Under the hood, a swap is just a sequence of well-defined steps. Walking through one demystifies almost everything else.
One swap, step by step
- Connect your wallet. The site reads your public address to show balances. It still cannot move anything without your signature.
- Choose tokens and amount. Pick what you have and what you want; the DEX quotes an expected result.
- Approve (first time only). Before a contract can move a given token, you grant it permission once — a separate, small on-chain step. We cover this in the upcoming lesson on token approvals.
- Review and sign. Your wallet shows the rate, the fees and a minimum you will receive. Signing is the final, binding action.
- The contract executes. Your tokens go into a liquidity pool and the other token comes out — atomically, all-or-nothing.

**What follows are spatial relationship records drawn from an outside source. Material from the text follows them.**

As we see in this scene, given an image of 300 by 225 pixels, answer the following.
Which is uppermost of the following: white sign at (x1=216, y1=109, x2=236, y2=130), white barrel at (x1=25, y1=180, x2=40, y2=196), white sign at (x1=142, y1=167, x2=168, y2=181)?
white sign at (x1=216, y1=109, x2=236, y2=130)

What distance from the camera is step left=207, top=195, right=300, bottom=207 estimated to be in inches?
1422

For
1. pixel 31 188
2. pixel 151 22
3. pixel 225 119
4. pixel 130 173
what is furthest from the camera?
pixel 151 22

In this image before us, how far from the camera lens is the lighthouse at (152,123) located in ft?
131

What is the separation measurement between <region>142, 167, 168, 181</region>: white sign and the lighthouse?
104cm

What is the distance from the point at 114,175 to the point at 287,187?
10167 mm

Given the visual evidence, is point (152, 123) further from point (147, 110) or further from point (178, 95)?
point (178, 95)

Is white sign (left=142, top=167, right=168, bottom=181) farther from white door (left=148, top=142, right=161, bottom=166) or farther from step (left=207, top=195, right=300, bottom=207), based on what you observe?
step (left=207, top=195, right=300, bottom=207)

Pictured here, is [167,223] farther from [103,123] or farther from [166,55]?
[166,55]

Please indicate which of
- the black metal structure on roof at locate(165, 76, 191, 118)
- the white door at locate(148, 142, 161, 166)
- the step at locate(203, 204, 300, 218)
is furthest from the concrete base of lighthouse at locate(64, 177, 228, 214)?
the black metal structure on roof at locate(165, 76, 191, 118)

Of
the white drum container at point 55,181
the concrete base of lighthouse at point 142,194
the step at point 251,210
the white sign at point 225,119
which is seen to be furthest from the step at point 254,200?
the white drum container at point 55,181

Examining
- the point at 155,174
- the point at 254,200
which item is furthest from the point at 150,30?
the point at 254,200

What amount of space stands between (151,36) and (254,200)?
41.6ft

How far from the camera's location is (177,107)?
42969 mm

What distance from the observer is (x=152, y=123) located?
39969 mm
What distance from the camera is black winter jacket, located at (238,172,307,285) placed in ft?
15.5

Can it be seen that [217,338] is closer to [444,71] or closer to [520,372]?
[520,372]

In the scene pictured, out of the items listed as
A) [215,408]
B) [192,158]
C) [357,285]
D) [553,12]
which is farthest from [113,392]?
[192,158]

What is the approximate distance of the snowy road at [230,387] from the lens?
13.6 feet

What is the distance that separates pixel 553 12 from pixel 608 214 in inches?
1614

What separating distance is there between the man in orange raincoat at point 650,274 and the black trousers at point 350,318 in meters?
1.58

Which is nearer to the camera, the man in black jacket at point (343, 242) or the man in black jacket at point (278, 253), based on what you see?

- It settles on-chain. Seconds to a minute later, the trade is confirmed and visible to anyone on a block explorer.
Where the price comes from
Most DEXes do not match you with another trader. Instead you trade against a pool of two tokens, and a formula sets the price from the ratio of what is inside. The larger your trade relative to the pool, the more the price moves — the reason slippage and price impact exist. We unpack the math in Module 3.
"Atomic" is your friend
A swap either completes fully or not at all; it cannot half-execute and strand your funds. If conditions change mid-flight — say the price moves past your limit — the whole transaction reverts. On Ethereum you may still pay gas for the attempt, which surprises many newcomers.
How to verify anything
Every transaction has a hash you can paste into a block explorer — Etherscan for Ethereum, Solscan for Solana — to confirm exactly what happened. When in doubt, check the chain; it is the source of truth.
- Panicking when a transaction is 'pending' and submitting it again — you can end up paying twice.
- Not knowing where to verify a trade. The block explorer always has the real answer.
- Assuming the quoted price is guaranteed. It is an estimate until the block confirms — which is why slippage settings exist.